**WHAT YOU NEED TO DO:** Reproduce the passage of the mirror history text from "The ancient Greeks" to "the Indian subcontinent.", keeping every word unchanged.

Mirrors answer the desire to behold one's own image — to see oneself as others do. Optically speaking, a mirror is a reflecting surface that forms an image when light rays deflected by an object fall upon it. Nature provided the model: the reflective surface of still water, into which Narcissus so famously gazed. Both the absorption of Narcissus in himself — his vanity — and his fascination with himself as other are central to the mythology of mirrors. When mirrors allow us to see ourselves as others do, they are capable, at best, of initiating a sense of self and identity in the world (as per the psychoanalyst Jacques Lacan, who developed the theory of the ‘mirror stage’ of human development) — and, at worst, of engendering that self-reflexive form of love called vanity.

The earliest known man-made mirrors, circular discs of highly polished obsidian, were discovered in a Neolithic settlement in Anatolia, Turkey, and date to about 6000 bce. Subsequently, discs made of copper and bronze — some with handles, some with stands — made their appearance throughout the Near East. Many of the mirrors of antiquity that have been unearthed appear to have served a religious purpose. The handles of several bronze and silver mirrors dating to c.2000 bce were papyrus-shaped, and resemble the handles of divine standards. Other handles are carved in the form of deities or, as in the case of several Late Period (c.750-332 bce) gilded-silver mirror handles, of four goddesses encircling a papyrus-shaped column.

The ancient Greeks developed the stand mirror — the bottom of whose handle was large enough to serve as a base — and the box mirror, the prototype of the twentieth-century powder compact. The lids of the latter type were frequently decorated with mythological and/or erotic scenes. The glass wall mirror seems to have gained popularity among the Romans around the first century bce. Through trade with the Roman Empire, mirrors found their way to the Indian subcontinent.

In China, mirrors came into use around 2000 bce. Like those of Egypt and Greece, early Chinese mirrors are typically round, made of bronze, and decorated on the back. Throughout much of Asia, mirrors were and still are thought to have the power to avert evil. As a result, mirrors were often buried with the dead, and mirrors are still to be seen on the exterior of South Asian temples: hideous demons, catching sight of themselves, will flee in fright.

In the Christianized West, on the contrary, soulless beings—vampires, werewolves, demons, and the like—were thought to show no reflection in a mirror. The reverse of this superstition was the belief that, after a death in the house, mirrors could hold the souls of the living and detain the soul of the deceased in its flight from the body. Enlightened physicians refused to be daunted, and it became a tradition for a mirror to be placed close to the mouth or nose of a moribund person to determine, by the misting of the mirror, whether the person was still breathing. A mirror-soul link persists in the taboo on breaking a mirror, which is popularly believed to bring seven years of bad luck. In some cultures, placing the shards in running water is thought to mitigate the harm.

In Europe throughout the Middle Ages, the possession of mirrors was limited to those of great wealth or high station. Various reflecting surfaces were used: polished metallic rocks such as obsidian, pyrite, and iron; rock crystal; and an alloy of rose copper and tin, plus an alchemical brew consisting of white arsenic, red tartar, and nitre. Meanwhile, artisans explored the effects of altering the surface, from flat to concave or convex. The Dutch painter Jan van Eyck (c.1390-1441) incorporated a wall-mounted convex mirror to stunning effect in his double portrait, The Arnolfini Wedding (London, National Gallery), painted in 1434. The reflection serves not only to capture elements of the interior not otherwise in view (for example, the backsides of the couple, who face the viewer) but also to document the presence of two additional figures just visible in the reflection (one of whom is presumed to be the painter himself) as witnesses to the event taking place in the painting, which is thought to be the betrothal of the Arnolfini couple. Mirrors were subsequently included in numerous Flemish paintings, as homage to the naturalism of van Eyck, and to its capacity to replicate the surfaces of the visible world.

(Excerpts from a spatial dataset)

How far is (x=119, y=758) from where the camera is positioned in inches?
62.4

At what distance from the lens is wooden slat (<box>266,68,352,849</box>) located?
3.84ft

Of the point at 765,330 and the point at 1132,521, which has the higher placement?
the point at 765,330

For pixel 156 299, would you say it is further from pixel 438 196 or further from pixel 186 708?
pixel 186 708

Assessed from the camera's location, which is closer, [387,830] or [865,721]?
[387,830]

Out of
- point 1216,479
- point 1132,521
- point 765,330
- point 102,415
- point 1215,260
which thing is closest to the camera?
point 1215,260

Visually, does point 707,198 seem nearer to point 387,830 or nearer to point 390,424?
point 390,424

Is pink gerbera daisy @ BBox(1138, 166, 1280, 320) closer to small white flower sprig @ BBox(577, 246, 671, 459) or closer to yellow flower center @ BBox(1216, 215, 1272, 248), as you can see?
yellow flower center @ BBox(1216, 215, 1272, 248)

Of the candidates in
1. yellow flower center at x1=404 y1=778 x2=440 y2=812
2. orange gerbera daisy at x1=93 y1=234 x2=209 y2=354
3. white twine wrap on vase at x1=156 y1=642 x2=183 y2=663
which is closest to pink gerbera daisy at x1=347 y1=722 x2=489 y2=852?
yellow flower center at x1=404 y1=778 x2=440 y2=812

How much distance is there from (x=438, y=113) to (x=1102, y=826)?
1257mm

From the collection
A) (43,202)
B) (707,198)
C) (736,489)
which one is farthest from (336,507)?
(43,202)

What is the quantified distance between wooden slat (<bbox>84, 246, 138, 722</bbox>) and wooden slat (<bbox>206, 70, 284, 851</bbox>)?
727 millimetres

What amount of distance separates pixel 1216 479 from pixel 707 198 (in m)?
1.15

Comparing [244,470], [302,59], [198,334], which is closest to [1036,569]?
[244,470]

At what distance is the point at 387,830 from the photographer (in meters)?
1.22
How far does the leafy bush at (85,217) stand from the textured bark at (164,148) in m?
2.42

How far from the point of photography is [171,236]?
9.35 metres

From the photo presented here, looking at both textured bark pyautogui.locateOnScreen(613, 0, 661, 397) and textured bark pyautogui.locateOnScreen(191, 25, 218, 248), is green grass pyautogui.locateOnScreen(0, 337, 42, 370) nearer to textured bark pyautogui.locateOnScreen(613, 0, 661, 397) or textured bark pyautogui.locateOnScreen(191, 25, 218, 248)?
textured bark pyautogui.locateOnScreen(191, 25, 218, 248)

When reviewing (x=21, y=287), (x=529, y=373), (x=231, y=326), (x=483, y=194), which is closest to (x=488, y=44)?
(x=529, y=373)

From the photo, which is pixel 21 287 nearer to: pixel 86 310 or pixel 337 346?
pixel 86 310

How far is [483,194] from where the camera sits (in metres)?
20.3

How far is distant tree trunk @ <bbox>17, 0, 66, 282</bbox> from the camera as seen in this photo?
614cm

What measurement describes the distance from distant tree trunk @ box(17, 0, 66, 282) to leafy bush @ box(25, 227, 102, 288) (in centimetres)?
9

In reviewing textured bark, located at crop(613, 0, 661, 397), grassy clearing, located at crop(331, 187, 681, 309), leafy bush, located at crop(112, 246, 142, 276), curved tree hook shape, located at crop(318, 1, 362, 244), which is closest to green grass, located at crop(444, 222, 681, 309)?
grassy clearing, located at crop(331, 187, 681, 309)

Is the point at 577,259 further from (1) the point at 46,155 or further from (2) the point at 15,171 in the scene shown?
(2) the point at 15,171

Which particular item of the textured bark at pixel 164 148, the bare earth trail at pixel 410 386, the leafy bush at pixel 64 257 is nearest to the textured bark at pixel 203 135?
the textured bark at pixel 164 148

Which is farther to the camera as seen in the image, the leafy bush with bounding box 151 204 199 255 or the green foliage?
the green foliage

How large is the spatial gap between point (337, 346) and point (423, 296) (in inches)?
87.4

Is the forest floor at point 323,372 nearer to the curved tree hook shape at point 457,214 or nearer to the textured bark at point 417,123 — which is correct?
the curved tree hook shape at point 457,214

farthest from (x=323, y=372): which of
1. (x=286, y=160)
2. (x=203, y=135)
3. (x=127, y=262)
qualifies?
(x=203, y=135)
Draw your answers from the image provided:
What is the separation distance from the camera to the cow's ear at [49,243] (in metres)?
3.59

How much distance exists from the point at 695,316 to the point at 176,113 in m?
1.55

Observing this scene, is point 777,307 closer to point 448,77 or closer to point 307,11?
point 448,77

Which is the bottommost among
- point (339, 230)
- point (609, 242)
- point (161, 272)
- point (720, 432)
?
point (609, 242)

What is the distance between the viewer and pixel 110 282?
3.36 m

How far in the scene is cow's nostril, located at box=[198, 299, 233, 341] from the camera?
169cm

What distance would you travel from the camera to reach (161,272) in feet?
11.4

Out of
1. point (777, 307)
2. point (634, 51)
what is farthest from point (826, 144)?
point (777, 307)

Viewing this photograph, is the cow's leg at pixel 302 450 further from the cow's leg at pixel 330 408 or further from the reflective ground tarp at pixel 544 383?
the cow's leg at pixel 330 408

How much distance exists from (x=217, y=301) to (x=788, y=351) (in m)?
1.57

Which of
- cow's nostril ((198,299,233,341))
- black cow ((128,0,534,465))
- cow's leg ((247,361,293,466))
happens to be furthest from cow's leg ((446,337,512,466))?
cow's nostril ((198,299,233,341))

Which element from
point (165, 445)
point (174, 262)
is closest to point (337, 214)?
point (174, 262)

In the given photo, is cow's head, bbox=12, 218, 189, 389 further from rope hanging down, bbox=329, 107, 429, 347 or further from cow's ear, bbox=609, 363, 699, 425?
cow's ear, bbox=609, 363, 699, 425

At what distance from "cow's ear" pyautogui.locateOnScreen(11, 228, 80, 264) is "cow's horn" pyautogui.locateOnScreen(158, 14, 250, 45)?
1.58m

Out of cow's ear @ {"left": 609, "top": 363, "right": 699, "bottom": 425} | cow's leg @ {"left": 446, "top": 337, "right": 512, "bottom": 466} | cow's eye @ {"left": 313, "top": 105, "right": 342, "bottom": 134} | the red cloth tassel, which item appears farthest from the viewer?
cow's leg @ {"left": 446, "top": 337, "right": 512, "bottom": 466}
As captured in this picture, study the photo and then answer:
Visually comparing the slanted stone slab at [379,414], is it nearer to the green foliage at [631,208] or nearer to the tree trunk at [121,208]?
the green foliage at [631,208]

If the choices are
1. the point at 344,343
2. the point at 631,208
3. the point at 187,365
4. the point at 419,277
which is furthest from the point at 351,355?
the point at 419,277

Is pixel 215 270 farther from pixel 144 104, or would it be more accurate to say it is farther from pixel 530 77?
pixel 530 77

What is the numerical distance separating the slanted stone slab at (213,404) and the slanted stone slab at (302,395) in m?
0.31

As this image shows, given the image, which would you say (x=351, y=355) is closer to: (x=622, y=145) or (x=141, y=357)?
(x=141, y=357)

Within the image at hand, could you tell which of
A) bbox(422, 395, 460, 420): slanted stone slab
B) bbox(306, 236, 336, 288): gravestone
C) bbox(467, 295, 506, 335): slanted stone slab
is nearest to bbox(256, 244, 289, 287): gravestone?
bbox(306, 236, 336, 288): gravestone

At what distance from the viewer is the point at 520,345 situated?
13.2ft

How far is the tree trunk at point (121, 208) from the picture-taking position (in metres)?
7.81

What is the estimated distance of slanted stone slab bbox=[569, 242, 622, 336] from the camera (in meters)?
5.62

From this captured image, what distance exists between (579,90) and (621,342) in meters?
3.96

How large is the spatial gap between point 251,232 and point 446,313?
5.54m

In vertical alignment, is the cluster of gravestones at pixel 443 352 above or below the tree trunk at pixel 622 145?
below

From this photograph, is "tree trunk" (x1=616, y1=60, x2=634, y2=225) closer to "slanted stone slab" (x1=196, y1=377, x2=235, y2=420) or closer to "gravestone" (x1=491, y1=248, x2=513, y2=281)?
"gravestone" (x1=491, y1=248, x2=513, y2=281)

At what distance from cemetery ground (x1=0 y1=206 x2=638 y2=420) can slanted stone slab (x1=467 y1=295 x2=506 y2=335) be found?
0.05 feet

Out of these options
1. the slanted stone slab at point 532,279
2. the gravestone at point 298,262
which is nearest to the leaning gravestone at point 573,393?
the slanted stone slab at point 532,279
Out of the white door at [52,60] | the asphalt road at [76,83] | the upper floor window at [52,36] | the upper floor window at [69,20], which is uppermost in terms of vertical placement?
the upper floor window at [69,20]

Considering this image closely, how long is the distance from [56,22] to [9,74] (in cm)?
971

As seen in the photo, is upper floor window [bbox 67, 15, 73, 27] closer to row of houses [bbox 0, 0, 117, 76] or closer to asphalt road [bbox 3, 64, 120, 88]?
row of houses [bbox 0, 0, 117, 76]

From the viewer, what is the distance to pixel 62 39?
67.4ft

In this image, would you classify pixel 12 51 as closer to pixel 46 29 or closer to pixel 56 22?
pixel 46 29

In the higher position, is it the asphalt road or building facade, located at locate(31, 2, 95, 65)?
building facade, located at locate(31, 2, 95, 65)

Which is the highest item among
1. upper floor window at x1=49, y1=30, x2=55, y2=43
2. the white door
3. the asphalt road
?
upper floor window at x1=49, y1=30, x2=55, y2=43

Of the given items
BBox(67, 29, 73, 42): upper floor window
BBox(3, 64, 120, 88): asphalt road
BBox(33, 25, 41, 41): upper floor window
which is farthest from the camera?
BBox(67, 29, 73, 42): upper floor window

**TASK SOLUTION:**
The ancient Greeks developed the stand mirror — the bottom of whose handle was large enough to serve as a base — and the box mirror, the prototype of the twentieth-century powder compact. The lids of the latter type were frequently decorated with mythological and/or erotic scenes. The glass wall mirror seems to have gained popularity among the Romans around the first century bce. Through trade with the Roman Empire, mirrors found their way to the Indian subcontinent.